* **EXERCISE OBJECTIVE**
Copy out every line of the material below exactly as it stands, without changing a character.

* **DATA SECTION**
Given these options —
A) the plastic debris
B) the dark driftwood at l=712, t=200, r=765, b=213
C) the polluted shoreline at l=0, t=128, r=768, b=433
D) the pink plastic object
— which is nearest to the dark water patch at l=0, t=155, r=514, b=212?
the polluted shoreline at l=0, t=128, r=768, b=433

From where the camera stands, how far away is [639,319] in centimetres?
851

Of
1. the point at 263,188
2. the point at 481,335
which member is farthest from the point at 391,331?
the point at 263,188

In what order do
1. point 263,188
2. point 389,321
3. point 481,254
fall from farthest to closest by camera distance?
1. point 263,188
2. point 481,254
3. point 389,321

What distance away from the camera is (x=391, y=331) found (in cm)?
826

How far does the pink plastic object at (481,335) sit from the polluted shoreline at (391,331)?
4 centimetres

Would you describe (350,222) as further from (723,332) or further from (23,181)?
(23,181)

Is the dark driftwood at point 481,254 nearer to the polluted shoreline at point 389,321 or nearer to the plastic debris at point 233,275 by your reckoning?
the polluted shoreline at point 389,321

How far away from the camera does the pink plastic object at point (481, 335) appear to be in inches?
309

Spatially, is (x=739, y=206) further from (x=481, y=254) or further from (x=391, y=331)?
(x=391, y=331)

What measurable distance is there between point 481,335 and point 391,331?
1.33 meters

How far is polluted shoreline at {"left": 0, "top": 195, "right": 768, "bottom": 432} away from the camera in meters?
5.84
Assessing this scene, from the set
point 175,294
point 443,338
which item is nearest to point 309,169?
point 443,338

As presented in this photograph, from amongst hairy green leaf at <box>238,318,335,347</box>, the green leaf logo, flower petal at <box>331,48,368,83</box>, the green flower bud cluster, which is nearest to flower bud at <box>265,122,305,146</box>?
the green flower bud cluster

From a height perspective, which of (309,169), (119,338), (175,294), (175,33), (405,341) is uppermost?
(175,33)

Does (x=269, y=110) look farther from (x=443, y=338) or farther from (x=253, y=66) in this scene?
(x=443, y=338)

* **COMPLETED EXERCISE**
Given these options —
A) the plastic debris
B) the dark driftwood at l=712, t=200, r=765, b=213
C) the polluted shoreline at l=0, t=128, r=768, b=433
D) the pink plastic object
— which is nearest to the dark water patch at l=0, t=155, r=514, b=212?
the polluted shoreline at l=0, t=128, r=768, b=433

From where the camera stands, how far away is [639,319] in centimetres?
851

Of
1. the point at 263,188
2. the point at 481,335
which member is farthest from the point at 391,331?
the point at 263,188

In what order do
1. point 263,188
2. point 389,321
3. point 481,254
fall from farthest to closest by camera distance?
1. point 263,188
2. point 481,254
3. point 389,321

What distance away from the camera is (x=391, y=331) found (in cm)?
826

How far does the pink plastic object at (481,335) sit from the polluted shoreline at (391,331)?
4 centimetres

Would you describe (350,222) as further from (723,332) or further from (23,181)?
(23,181)

Is the dark driftwood at point 481,254 nearer to the polluted shoreline at point 389,321 or nearer to the plastic debris at point 233,275 by your reckoning?
the polluted shoreline at point 389,321

How far away from the camera does the pink plastic object at point (481, 335) appear to be in inches?
309

Spatially, is (x=739, y=206) further from (x=481, y=254) or further from (x=391, y=331)?
(x=391, y=331)

What measurable distance is there between point 481,335 and point 391,331?
1.33 meters

How far is polluted shoreline at {"left": 0, "top": 195, "right": 768, "bottom": 432} away from the camera in meters?
5.84
Assessing this scene, from the set
point 175,294
point 443,338
which item is nearest to point 309,169?
point 443,338

As presented in this photograph, from amongst hairy green leaf at <box>238,318,335,347</box>, the green leaf logo, flower petal at <box>331,48,368,83</box>, the green flower bud cluster, which is nearest to flower bud at <box>265,122,305,146</box>?
the green flower bud cluster

From a height perspective, which of (309,169), (119,338), (175,294), (175,33), (405,341) is uppermost?
(175,33)

Does (x=269, y=110) look farther from (x=443, y=338) or farther from (x=253, y=66) in this scene?
(x=443, y=338)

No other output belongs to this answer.